🤖 AI Summary
This work proposes a novel approach to enhance the robustness and out-of-distribution generalization of Transformers without compromising in-distribution performance. The training process is formulated as a constrained optimization problem, introducing—for the first time—a layer-wise monotonic descent constraint that enforces intermediate representations across layers to progressively reduce the expected loss. This is achieved through a primal-dual training mechanism, yielding an Unrolled Transformer architecture that explicitly mimics the behavior of iterative optimization algorithms.
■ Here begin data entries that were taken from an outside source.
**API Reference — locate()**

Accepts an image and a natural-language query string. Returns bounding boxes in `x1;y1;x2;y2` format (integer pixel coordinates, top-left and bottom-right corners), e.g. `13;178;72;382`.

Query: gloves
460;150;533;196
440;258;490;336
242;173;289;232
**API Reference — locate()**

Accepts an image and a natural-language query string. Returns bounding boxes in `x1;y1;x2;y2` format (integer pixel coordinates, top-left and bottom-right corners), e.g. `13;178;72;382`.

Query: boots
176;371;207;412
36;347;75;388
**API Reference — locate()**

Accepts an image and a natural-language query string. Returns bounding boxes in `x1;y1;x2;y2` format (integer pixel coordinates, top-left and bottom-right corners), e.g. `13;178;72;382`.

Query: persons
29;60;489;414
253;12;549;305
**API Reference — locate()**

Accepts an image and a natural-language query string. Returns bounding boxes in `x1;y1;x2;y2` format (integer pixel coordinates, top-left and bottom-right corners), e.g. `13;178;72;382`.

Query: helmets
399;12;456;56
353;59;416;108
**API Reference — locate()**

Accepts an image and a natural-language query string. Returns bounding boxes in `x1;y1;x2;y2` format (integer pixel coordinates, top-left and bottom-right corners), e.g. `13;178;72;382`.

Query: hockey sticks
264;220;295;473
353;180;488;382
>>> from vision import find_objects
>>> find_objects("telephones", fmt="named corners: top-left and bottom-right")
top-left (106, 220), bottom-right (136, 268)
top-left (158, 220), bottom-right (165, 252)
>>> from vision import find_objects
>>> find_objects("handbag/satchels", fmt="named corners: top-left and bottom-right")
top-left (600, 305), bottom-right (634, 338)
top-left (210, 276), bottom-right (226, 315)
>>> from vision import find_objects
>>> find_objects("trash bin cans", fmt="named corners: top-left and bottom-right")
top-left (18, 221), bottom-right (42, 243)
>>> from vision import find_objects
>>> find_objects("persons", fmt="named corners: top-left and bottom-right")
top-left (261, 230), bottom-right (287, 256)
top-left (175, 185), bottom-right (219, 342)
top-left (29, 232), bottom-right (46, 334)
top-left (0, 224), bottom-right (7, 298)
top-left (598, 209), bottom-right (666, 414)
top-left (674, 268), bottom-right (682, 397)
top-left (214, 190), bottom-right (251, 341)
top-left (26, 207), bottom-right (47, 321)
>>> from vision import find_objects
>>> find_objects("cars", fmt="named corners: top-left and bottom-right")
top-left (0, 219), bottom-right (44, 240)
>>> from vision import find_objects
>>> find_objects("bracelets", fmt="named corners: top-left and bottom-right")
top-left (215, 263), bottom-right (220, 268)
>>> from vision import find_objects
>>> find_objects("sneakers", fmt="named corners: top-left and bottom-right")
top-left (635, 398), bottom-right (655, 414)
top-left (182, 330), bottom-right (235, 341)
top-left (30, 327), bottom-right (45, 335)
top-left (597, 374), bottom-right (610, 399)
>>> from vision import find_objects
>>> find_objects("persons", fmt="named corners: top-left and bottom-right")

Experimental results demonstrate that the proposed method significantly improves robustness and generalization on both video denoising and text classification tasks, while maintaining competitive performance on in-distribution data.
📝 Abstract
We introduce a constrained optimization framework for training transformers that behave like optimization descent algorithms. Specifically, we enforce layerwise descent constraints on the objective function and replace standard empirical risk minimization (ERM) with a primal-dual training scheme. This approach yields models whose intermediate representations decrease the loss monotonically in expectation across layers. We apply our method to both unrolled transformer architectures and conventional pretrained transformers on tasks of video denoising and text classification. Across these settings, we observe constrained transformers achieve stronger robustness to perturbations and maintain higher out-of-distribution generalization, while preserving in-distribution performance.